=== Study text ===

►

Xavier Ribas: The ‘Sunday Photographer’

Impresiones #4, Fundació Foto Colectania, 2013

Xavier Ribas’ series Sundays (1994-1997) began as a response to the corporate image projected by the city of Barcelona around the time of the 1992 Olympics. That image was not just a matter of ‘official photography and television’. Significant parts of the fabric of city had been remodelled.  Ribas opens his series with a quiet and understated image of the car park next to the then-new velodrome. We see a few cars and a few people. A woman sitting in a fold–up chair appears to be talking to another woman several meters away. The communication is distant and of course we can’t hear it. Nothing particularly ‘Olympic’ here, but the space is being used by what might be members of the local community. As the series unfolds it becomes clear that Ribas is interested in the way human behaviour cannot be entirely determined by the formula of town planners and the desires real estate companies. Like weeds that sprout up through concrete, people will always find their own ways to inhabit such places and express their need for community.

 Sundays was the first major project completed by Ribas after graduation from the Documentary Photography course at Newport, Wales. In his studies he had come to know the work of British photographers of the social landscape such as John Davies and the new colour journalism typified by the work of Martin Parr. He also knew the photography of American colourists such as Stephen Shore and Joel Sternfeld. Ribas was beginning to filter all these influences through his interest in what we might call the social anthropology of landscape.

◄

(Stored data entries)
►

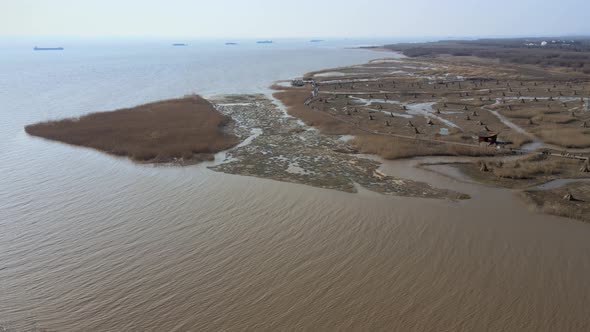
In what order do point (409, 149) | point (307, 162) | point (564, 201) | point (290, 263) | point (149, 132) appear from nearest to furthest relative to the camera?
point (290, 263)
point (564, 201)
point (307, 162)
point (409, 149)
point (149, 132)

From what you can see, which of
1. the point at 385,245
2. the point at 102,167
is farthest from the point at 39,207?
the point at 385,245

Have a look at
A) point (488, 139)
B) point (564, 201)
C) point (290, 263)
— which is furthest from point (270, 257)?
point (488, 139)

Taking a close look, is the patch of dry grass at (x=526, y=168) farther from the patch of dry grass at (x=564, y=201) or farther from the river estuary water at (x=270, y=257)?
the river estuary water at (x=270, y=257)

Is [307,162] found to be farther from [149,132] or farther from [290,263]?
[149,132]

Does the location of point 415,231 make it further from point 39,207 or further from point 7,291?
point 39,207

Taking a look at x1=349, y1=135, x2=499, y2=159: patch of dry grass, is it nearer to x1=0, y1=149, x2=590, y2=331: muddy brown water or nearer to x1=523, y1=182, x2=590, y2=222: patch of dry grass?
x1=0, y1=149, x2=590, y2=331: muddy brown water

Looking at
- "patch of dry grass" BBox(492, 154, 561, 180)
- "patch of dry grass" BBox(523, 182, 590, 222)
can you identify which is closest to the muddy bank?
"patch of dry grass" BBox(523, 182, 590, 222)
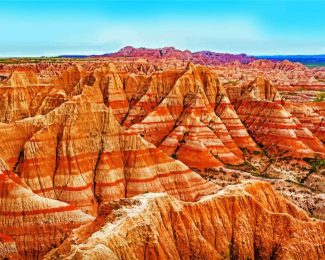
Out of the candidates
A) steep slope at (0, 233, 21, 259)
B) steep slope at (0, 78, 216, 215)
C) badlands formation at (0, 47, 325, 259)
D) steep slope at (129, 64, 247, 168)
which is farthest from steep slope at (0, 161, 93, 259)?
steep slope at (129, 64, 247, 168)

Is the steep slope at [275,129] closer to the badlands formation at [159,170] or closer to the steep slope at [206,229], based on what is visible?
the badlands formation at [159,170]

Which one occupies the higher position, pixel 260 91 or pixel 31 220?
pixel 260 91

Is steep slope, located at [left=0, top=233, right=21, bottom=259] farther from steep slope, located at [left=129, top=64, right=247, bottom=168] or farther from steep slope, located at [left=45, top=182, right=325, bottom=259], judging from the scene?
steep slope, located at [left=129, top=64, right=247, bottom=168]

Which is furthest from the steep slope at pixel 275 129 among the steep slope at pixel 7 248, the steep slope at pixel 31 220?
the steep slope at pixel 7 248

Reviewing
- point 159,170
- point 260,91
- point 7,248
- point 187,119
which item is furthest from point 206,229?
point 260,91

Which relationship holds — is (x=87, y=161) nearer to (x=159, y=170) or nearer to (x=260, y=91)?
(x=159, y=170)

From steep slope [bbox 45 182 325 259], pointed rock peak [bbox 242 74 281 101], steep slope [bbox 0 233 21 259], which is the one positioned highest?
pointed rock peak [bbox 242 74 281 101]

◄

Write out the full text on Xavier Ribas and his series Sundays word for word, from its title through its final sentence. The records stand apart from the text and are material of their own.

Xavier Ribas: The ‘Sunday Photographer’

Impresiones #4, Fundació Foto Colectania, 2013

Xavier Ribas’ series Sundays (1994-1997) began as a response to the corporate image projected by the city of Barcelona around the time of the 1992 Olympics. That image was not just a matter of ‘official photography and television’. Significant parts of the fabric of city had been remodelled.  Ribas opens his series with a quiet and understated image of the car park next to the then-new velodrome. We see a few cars and a few people. A woman sitting in a fold–up chair appears to be talking to another woman several meters away. The communication is distant and of course we can’t hear it. Nothing particularly ‘Olympic’ here, but the space is being used by what might be members of the local community. As the series unfolds it becomes clear that Ribas is interested in the way human behaviour cannot be entirely determined by the formula of town planners and the desires real estate companies. Like weeds that sprout up through concrete, people will always find their own ways to inhabit such places and express their need for community.

 Sundays was the first major project completed by Ribas after graduation from the Documentary Photography course at Newport, Wales. In his studies he had come to know the work of British photographers of the social landscape such as John Davies and the new colour journalism typified by the work of Martin Parr. He also knew the photography of American colourists such as Stephen Shore and Joel Sternfeld. Ribas was beginning to filter all these influences through his interest in what we might call the social anthropology of landscape.